Stop thinking about what your money can buy. Start thinking about what your money can earn.

Rule #1: Never lose money. Rule #2: Never forget rule #1.

Put all your eggs in one basket and forget about it.


📝 Summary + Notes

Part I: Orientation

  • Avoid debt at all costs.
  • A house mortgage is a debt. You don’t need a house most of the time.
  • Spend less than you earn—invest the surplus—avoid debt.
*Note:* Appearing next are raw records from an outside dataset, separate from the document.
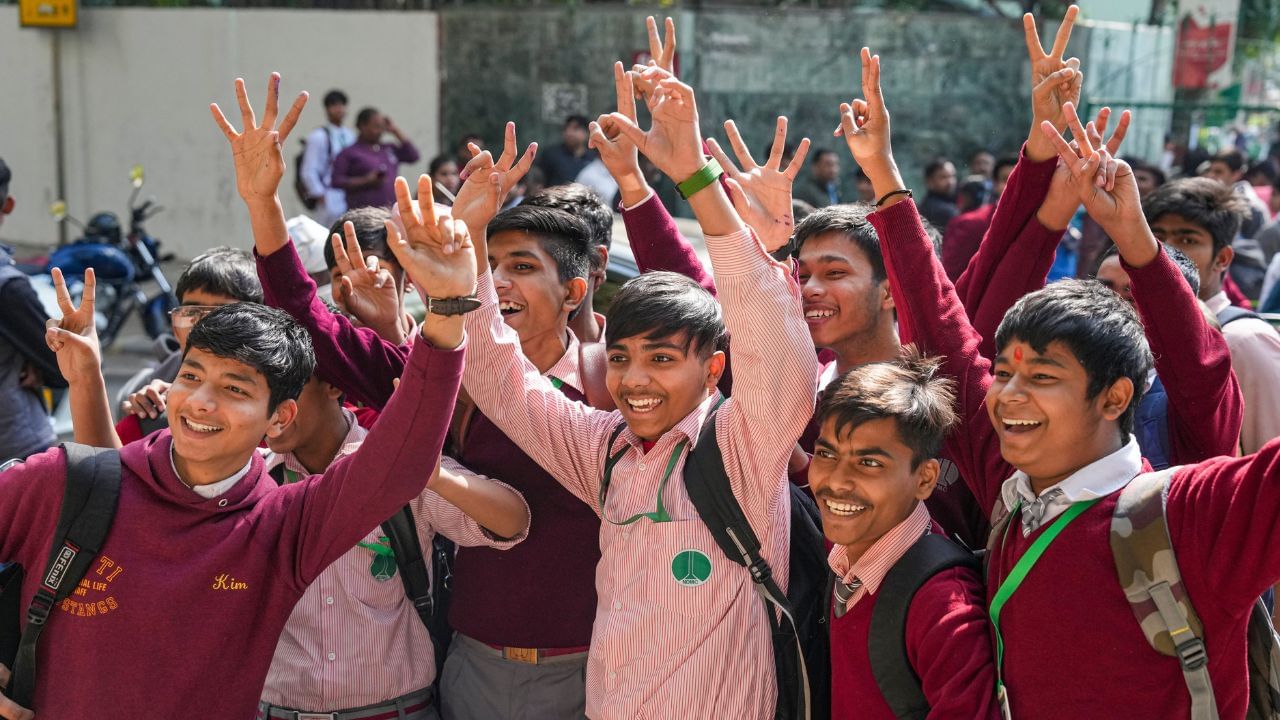 New Kendriya Vidyalayas: നാലായിരത്തിലേറെ തൊഴിലവസരങ്ങൾ; 57 കേന്ദ്രീയ വിദ്യാലയങ്ങൾക്ക് കേന്ദ്രാനുമതി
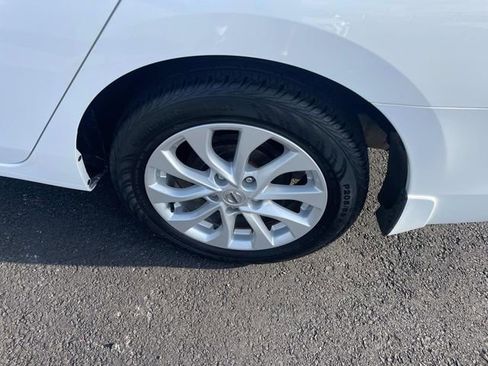 Used 2019 Nissan Sentra SV image 12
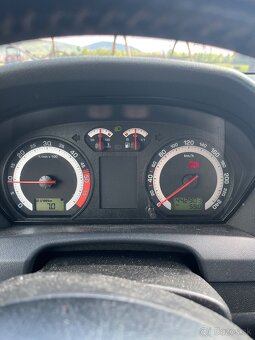 Skoda fabia rs 1.9 tdi - 5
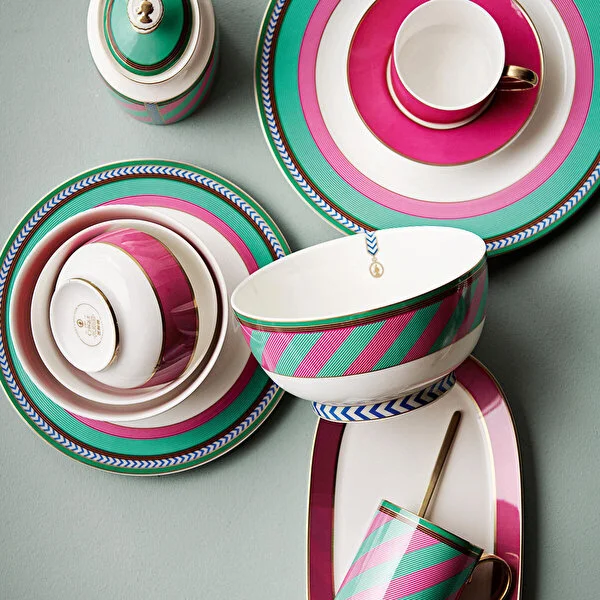 Chique Pembe Oval Tabak 28x16x2 cm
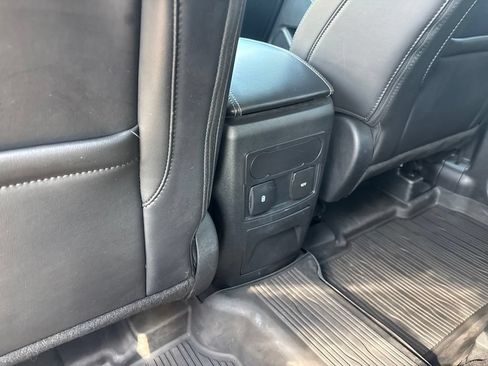 Used 2024 Ford Explorer XLT w/ Equipment Group 202A AWD/4WD image 28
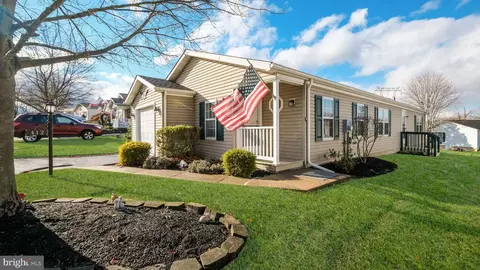413 Redbird Ct, New Hope, PA 18938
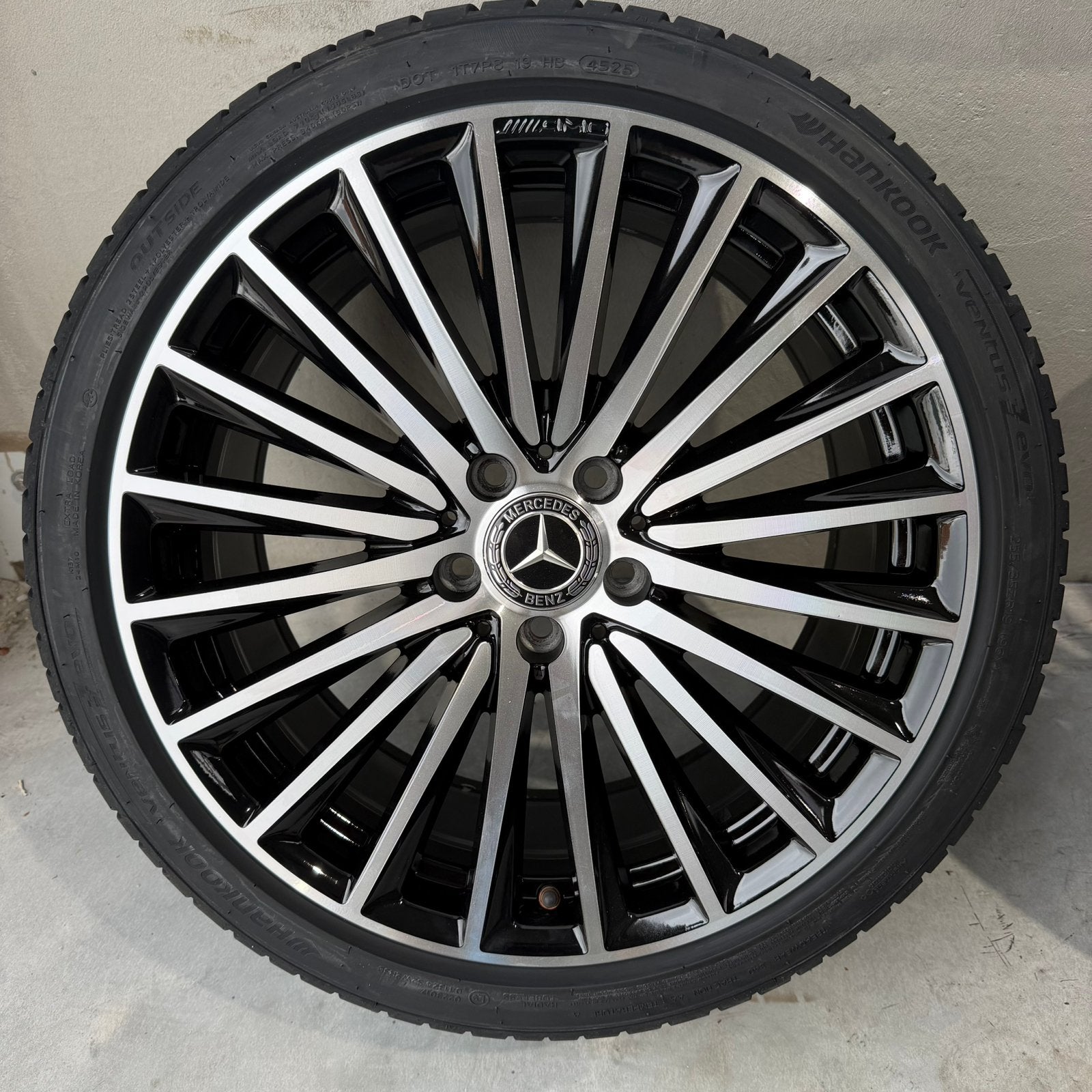 19 inch Origineel C klasse W206 velgen met nieuw banden, Pneus et Jantes, Enlèvement ou Envoi, Véhicule de tourisme, Pneus été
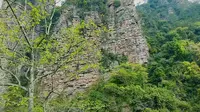 广东省开封县景区，大斑石.千层峰。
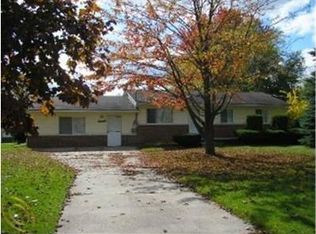 28525 West Rd, New Boston, MI 48164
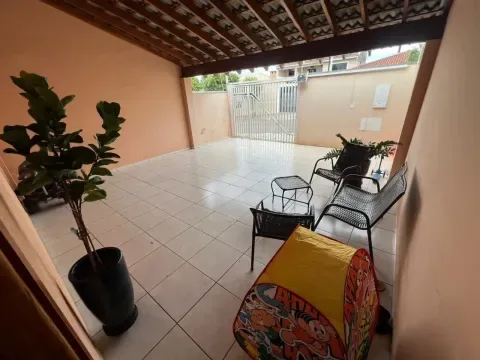 Casa 2 dormitórios para Venda em Presidente Prudente, SHIRAIWA, 2 dormitórios, 1 banheiro, 2 vagas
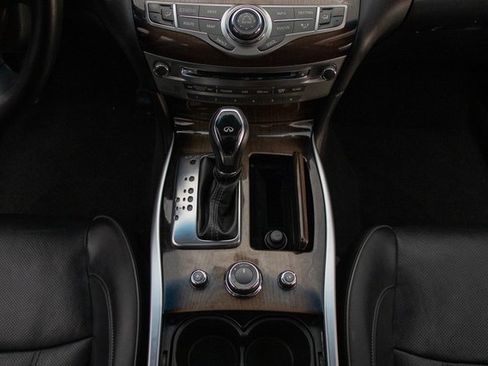 Used 2016 INFINITI Q70 3.7 w/ Deluxe Touring Package image 22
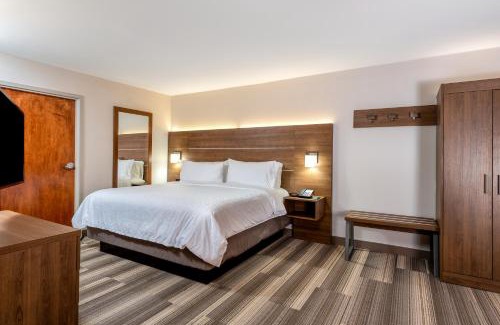 Chapel Hill Hotel | Holiday Inn Express Chapel Hill by IHG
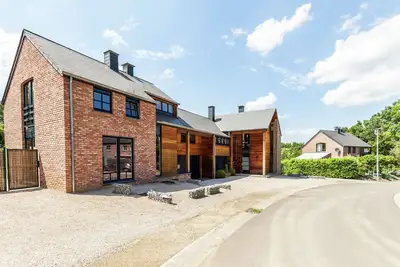 Image de Maison Ă Bomal Durbuy avec wellness et jardin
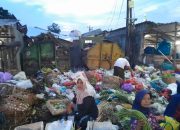 Warga Keluhkan Tumpukan Sampah di Pasar Rembang
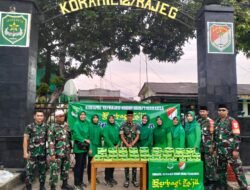 TNI AD Peduli, Koramil 12/Rajeg Bagikan Takjil di Rajeg Tangerang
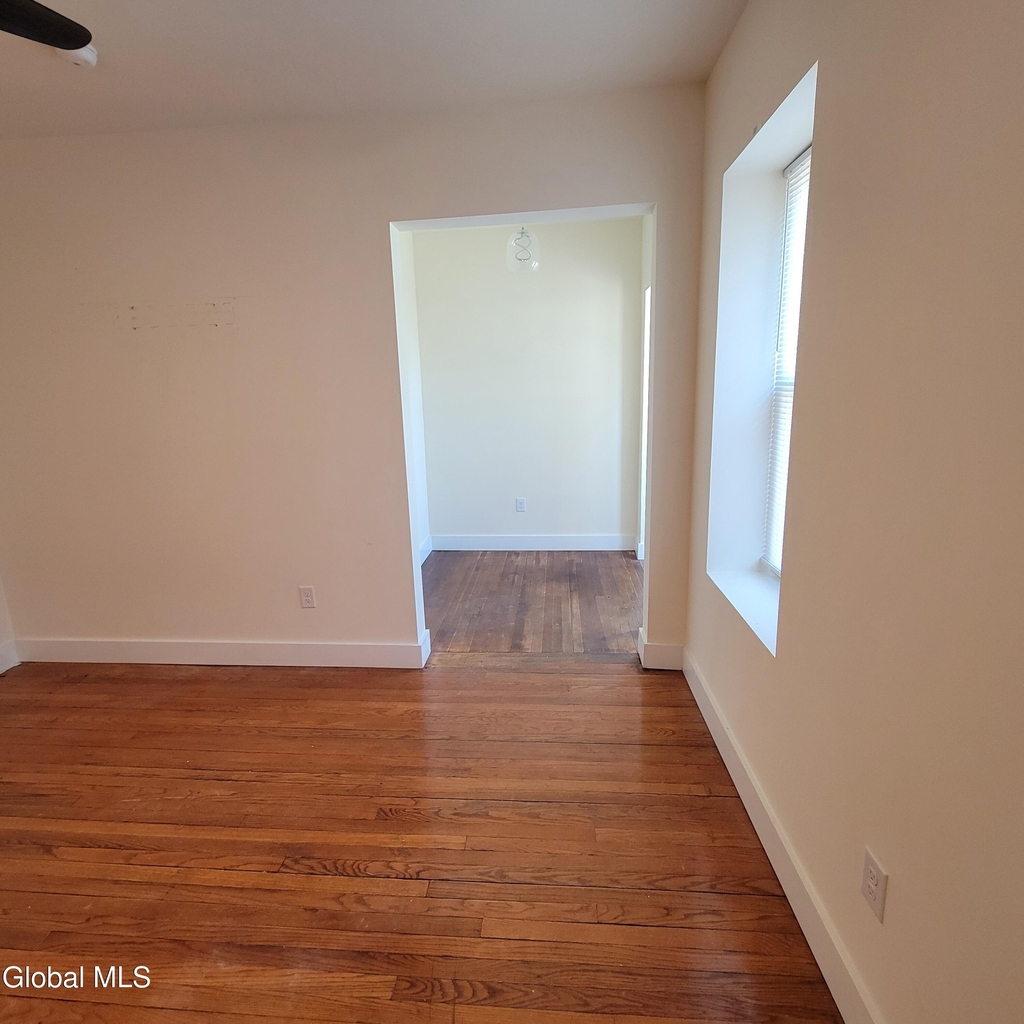 762 Eastern Avenue - Photo 3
Part II: How to harness the world’s most powerful wealth-building tool

  • Index is good, avoid fees, you can’t pick stocks, and don’t let others manage your money.
  • Deflation occurs when the price of goods spirals downward and inflation occurs when they soar.
  • Bonds: VBTLX (Vanguard Total Bond Market Index Fund). Bonds provide income, tend to smooth out the rough ride of stocks and serve as a sour deflation hedge.
  • Bonds pay interest, providing us with an income flow.
  • When you buy a stock you are buying part ownership in a company. When you buy bonds you are loaning money to a company or government agency.
  • Since deflation occurs when the price of stuff falls, when the money you’ve lent is paid back, it has more purchasing power.
  • You are young. Be aggressive. Have 100% of your portfolio on VTSAX.
  • You might start slowly shifting into your bond allocation 5 or 10 years before you are fully retired.
  • ETF: VTI .05% (ETF=exchange traded fund). When buying or selling ETFs, just like a stock, commissions and/or spreads are frequently involved. These added costs can offset the savings in the expense ratio.